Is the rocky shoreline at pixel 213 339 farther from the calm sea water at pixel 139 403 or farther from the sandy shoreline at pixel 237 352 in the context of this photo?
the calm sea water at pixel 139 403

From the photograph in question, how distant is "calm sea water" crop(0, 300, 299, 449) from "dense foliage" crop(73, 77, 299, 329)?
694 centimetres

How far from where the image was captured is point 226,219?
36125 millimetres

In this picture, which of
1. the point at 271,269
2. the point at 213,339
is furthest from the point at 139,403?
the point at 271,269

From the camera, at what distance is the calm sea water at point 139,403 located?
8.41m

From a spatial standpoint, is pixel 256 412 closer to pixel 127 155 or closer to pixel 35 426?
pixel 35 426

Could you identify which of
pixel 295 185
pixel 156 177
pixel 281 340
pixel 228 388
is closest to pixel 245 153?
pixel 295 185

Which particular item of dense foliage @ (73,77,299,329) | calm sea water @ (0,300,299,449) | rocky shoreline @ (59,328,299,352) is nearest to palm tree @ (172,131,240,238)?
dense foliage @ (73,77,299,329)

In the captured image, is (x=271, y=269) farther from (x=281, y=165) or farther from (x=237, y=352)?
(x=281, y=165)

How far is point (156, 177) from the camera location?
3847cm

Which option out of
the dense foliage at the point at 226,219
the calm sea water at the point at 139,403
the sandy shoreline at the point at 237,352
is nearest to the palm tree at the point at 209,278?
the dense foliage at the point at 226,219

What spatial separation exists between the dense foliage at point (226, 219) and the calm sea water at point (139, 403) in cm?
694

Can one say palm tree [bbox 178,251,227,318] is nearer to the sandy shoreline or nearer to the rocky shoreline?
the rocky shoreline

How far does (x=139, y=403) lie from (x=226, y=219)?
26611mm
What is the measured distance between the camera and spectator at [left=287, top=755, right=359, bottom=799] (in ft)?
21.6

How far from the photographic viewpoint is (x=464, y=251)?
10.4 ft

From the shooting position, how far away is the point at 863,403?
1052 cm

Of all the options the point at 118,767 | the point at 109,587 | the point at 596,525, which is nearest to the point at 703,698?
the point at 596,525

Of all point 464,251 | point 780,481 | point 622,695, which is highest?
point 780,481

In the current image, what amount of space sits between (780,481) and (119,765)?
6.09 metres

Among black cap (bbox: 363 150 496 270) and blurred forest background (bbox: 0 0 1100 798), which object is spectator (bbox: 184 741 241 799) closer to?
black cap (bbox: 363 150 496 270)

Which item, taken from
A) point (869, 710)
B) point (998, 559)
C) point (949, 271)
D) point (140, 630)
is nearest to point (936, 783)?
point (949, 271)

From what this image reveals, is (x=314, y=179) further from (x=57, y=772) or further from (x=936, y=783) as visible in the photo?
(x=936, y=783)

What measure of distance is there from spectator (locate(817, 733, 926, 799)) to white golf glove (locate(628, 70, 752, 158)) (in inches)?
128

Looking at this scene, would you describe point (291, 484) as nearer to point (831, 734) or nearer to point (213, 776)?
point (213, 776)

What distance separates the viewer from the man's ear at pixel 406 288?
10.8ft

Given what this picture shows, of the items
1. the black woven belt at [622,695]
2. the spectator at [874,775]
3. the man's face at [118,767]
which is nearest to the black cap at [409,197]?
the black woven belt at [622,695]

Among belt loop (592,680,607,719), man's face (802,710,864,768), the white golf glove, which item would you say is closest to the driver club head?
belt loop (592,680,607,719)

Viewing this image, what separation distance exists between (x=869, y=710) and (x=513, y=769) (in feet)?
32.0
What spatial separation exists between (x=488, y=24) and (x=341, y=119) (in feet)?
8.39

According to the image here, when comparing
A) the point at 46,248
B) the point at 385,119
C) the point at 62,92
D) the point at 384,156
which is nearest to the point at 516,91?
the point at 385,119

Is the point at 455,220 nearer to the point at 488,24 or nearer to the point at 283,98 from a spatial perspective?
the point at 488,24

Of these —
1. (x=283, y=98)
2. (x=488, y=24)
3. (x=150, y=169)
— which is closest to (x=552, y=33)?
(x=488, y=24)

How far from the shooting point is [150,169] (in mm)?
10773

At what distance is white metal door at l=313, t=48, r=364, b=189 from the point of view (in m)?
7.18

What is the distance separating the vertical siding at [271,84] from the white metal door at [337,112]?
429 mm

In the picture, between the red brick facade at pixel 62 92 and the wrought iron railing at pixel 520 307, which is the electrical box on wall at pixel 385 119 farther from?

- **Work instructions**
Repeat the data precisely, reproducing every entry.

- **Response for this exercise**
Is the rocky shoreline at pixel 213 339 farther from the calm sea water at pixel 139 403 or farther from the sandy shoreline at pixel 237 352 in the context of this photo?
the calm sea water at pixel 139 403

From the photograph in question, how distant is "calm sea water" crop(0, 300, 299, 449) from "dense foliage" crop(73, 77, 299, 329)?
694 centimetres

How far from where the image was captured is point 226,219?
36125 millimetres

In this picture, which of
1. the point at 271,269
2. the point at 213,339
is furthest from the point at 139,403?
the point at 271,269

From the camera, at what distance is the calm sea water at point 139,403 located?
8.41m

From a spatial standpoint, is pixel 256 412 closer to pixel 127 155 or closer to pixel 35 426?
pixel 35 426

Could you identify which of
pixel 295 185
pixel 156 177
pixel 281 340
pixel 228 388
is closest to pixel 245 153?
pixel 295 185

Which particular item of dense foliage @ (73,77,299,329) | calm sea water @ (0,300,299,449) | rocky shoreline @ (59,328,299,352) is nearest to palm tree @ (172,131,240,238)?
dense foliage @ (73,77,299,329)

In the captured image, is (x=271, y=269) farther from (x=281, y=165) or farther from (x=237, y=352)?
(x=281, y=165)

How far is point (156, 177) from the camera location?
3847cm

Which option out of
the dense foliage at the point at 226,219
the calm sea water at the point at 139,403
the sandy shoreline at the point at 237,352
is nearest to the palm tree at the point at 209,278?
the dense foliage at the point at 226,219

What spatial separation exists between the dense foliage at point (226, 219) and the calm sea water at point (139, 403) in cm?
694

Can one say palm tree [bbox 178,251,227,318] is nearer to the sandy shoreline or nearer to the rocky shoreline?
the rocky shoreline

How far does (x=139, y=403) lie from (x=226, y=219)?
26611mm
What is the measured distance between the camera and spectator at [left=287, top=755, right=359, bottom=799] (in ft)?
21.6

How far from the photographic viewpoint is (x=464, y=251)?
10.4 ft

From the shooting position, how far away is the point at 863,403?
1052 cm

Of all the options the point at 118,767 | the point at 109,587 | the point at 596,525, which is nearest to the point at 703,698?
the point at 596,525

Of all point 464,251 | point 780,481 | point 622,695, which is highest?
point 780,481

In the current image, what amount of space sits between (780,481) and (119,765)?
6.09 metres

Among black cap (bbox: 363 150 496 270) and blurred forest background (bbox: 0 0 1100 798), which object is spectator (bbox: 184 741 241 799) closer to?
black cap (bbox: 363 150 496 270)

Which item, taken from
A) point (869, 710)
B) point (998, 559)
C) point (949, 271)
D) point (140, 630)
is nearest to point (936, 783)?
point (949, 271)

From what this image reveals, is (x=314, y=179) further from (x=57, y=772) or further from (x=936, y=783) as visible in the photo?
(x=936, y=783)

What measure of distance is there from spectator (locate(817, 733, 926, 799)) to white golf glove (locate(628, 70, 752, 158)) (in inches)?
128

Looking at this scene, would you describe point (291, 484) as nearer to point (831, 734) or nearer to point (213, 776)?
point (213, 776)

What distance separates the viewer from the man's ear at pixel 406 288?
10.8ft

Given what this picture shows, of the items
1. the black woven belt at [622,695]
2. the spectator at [874,775]
3. the man's face at [118,767]
which is nearest to the black cap at [409,197]?
the black woven belt at [622,695]

Among belt loop (592,680,607,719), man's face (802,710,864,768), the white golf glove, which item would you say is closest to the driver club head?
belt loop (592,680,607,719)

Viewing this image, what separation distance exists between (x=869, y=710) and (x=513, y=769) (in feet)?
32.0
What spatial separation exists between (x=488, y=24) and (x=341, y=119) (in feet)?
8.39

According to the image here, when comparing
A) the point at 46,248
B) the point at 385,119
C) the point at 62,92
D) the point at 384,156
which is nearest to the point at 516,91?
the point at 385,119

Is the point at 455,220 nearer to the point at 488,24 or nearer to the point at 283,98 from a spatial perspective?
the point at 488,24

Of these —
1. (x=283, y=98)
2. (x=488, y=24)
3. (x=150, y=169)
— which is closest to (x=552, y=33)?
(x=488, y=24)

How far from the shooting point is [150,169] (in mm)?
10773

At what distance is white metal door at l=313, t=48, r=364, b=189 from the point of view (in m)?
7.18

What is the distance separating the vertical siding at [271,84] from the white metal door at [337,112]?
429 mm

In the picture, between the red brick facade at pixel 62 92 and the wrought iron railing at pixel 520 307, which is the electrical box on wall at pixel 385 119 farther from?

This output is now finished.